Exactly. It’s what any of us do when we write a book. We write the prologue last. A prologue announces exactly what you’re going to do in the book, and then isn’t it miraculous when you do exactly that? So now imagine Matthew. He’s written his gospel, the major point of which is that Jesus is the new Moses. He begins his story, in the gospel now, by having Jesus going up and delivering what we call the Sermon on the Mount, but which he would have called the New Law From the New Mount Sinai.
So when Matthew sits down to write his prologue, he says, “OK. So Jesus is the new Moses. I know, I’ll write about the birth of Jesus, making it parallel the birth of Moses in such a way that anyone with a Jewish background will get that immediately.” The biggest thing about the birth of Moses is that the pharaoh tries to slay all the kids, almost killing Moses. Everyone knows that. So as Matthew makes up his story, he has the king try to kill all the male children of Bethlehem in order to kill Jesus. Any Jew hearing that would say, “Oh, Herod is the new pharaoh? That means the Jewish homeland under Herod, who is collaborating with the Romans, is like the new Egypt? And Jesus flees to Egypt for safety—but in the wrong direction? Moses left Egypt, heading north. Jesus is going the other way, heading south!”

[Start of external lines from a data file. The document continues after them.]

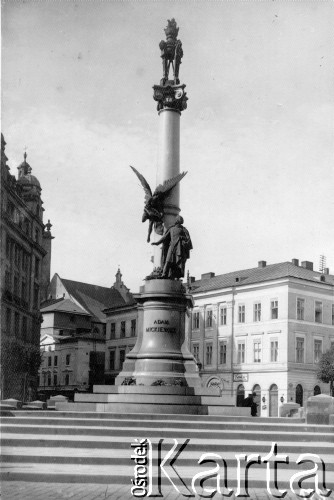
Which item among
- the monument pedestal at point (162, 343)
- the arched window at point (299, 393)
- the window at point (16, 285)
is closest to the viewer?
the monument pedestal at point (162, 343)

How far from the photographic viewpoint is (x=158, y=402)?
19719mm

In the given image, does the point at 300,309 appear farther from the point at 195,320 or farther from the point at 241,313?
the point at 195,320

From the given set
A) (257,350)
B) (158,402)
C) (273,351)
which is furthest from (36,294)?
(158,402)

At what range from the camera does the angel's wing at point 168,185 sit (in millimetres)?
23453

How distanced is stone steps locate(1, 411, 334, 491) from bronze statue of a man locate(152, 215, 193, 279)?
594 centimetres

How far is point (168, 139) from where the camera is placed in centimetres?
2431

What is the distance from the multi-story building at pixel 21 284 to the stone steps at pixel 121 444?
2889 cm

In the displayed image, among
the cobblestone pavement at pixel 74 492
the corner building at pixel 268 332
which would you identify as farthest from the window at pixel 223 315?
the cobblestone pavement at pixel 74 492

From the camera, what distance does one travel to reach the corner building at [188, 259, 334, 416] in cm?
5528

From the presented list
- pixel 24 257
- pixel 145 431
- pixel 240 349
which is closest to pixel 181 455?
pixel 145 431

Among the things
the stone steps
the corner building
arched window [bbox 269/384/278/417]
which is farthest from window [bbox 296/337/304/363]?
the stone steps

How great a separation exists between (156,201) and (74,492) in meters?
13.9

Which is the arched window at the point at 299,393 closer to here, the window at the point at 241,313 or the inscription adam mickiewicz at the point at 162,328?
the window at the point at 241,313

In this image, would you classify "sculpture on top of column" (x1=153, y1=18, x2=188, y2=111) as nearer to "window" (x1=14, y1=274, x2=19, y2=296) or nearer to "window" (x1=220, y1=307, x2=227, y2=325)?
"window" (x1=220, y1=307, x2=227, y2=325)
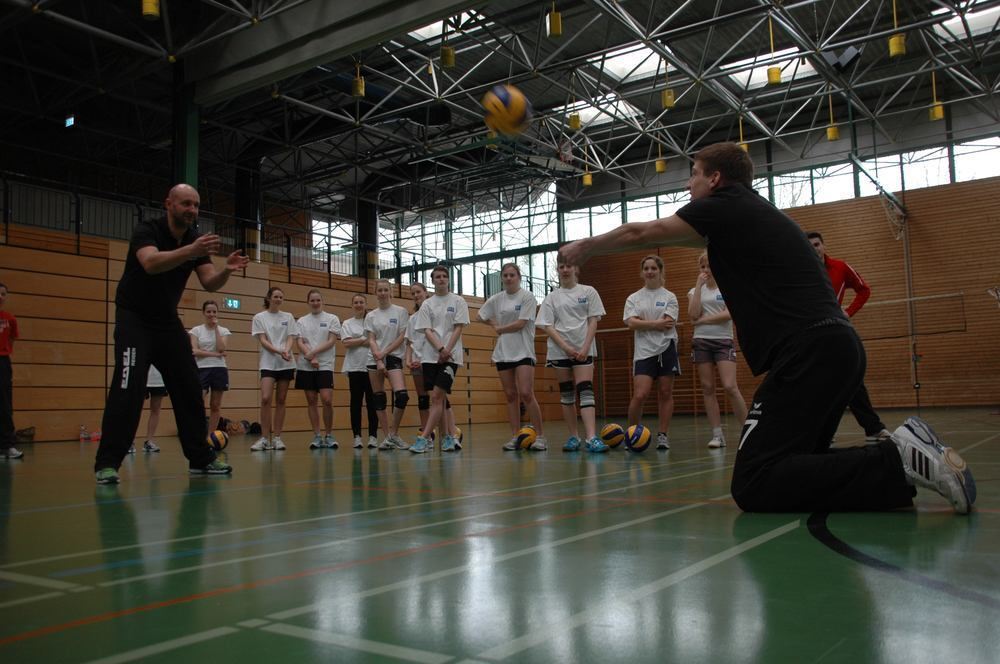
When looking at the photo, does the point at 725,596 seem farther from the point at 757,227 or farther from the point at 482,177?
the point at 482,177

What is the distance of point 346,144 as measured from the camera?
24.6 m

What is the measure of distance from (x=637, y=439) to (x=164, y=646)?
6358mm

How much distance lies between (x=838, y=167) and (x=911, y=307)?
16.9ft

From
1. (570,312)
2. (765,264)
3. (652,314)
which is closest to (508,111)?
(765,264)

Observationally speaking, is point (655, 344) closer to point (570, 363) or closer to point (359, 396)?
point (570, 363)

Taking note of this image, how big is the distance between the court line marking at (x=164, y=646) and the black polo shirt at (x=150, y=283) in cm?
399

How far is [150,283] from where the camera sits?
5.25 m

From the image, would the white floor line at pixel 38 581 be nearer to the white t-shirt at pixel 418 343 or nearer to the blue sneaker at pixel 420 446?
the blue sneaker at pixel 420 446

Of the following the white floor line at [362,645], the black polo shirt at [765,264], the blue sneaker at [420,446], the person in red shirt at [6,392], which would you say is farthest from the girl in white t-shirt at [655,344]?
the person in red shirt at [6,392]

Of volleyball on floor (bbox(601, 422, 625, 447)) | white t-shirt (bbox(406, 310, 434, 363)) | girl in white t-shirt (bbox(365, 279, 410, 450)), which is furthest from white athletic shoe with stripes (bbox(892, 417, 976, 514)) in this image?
girl in white t-shirt (bbox(365, 279, 410, 450))

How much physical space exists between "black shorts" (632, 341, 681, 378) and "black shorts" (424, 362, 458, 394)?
200 cm

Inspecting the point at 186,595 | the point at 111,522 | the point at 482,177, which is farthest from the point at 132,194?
the point at 186,595

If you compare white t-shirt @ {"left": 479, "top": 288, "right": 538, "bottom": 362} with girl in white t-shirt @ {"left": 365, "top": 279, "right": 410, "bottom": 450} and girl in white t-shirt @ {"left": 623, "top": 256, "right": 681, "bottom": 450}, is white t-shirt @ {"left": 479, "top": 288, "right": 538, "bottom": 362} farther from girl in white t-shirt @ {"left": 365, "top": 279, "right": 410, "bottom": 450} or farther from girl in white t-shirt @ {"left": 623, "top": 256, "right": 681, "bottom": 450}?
girl in white t-shirt @ {"left": 365, "top": 279, "right": 410, "bottom": 450}

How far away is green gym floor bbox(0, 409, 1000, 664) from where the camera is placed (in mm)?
1565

So the details of Matthew’s birth account are very deliberate, and that’s why we insist on the story’s anti-imperial edge. Herod is the new pharaoh—but the official title Rome gave him is King of the Jews. Mark Antony and Octavian brought Herod into the senate and gave him the title, King of the Jews. So for Matthew to proclaim a newborn “King of the Jews” is, well, basically, high treason.
And yet Luke’s birth story is very different…
Basically, the Christmas story as we think of it is 95 percent Luke and five percent Matthew. Really, the only thing that comes from Matthew is the three wise men, and of course we call them “kings,” which is a terrible mistake. They’re not kings; the last thing on Earth they are is kings. They are magi, representing the wisdom of the east coming up against the power of the west. If you really want to cause trouble this Christmas, you might tell the truth and say they’re from Iran. They’re Persian wise men!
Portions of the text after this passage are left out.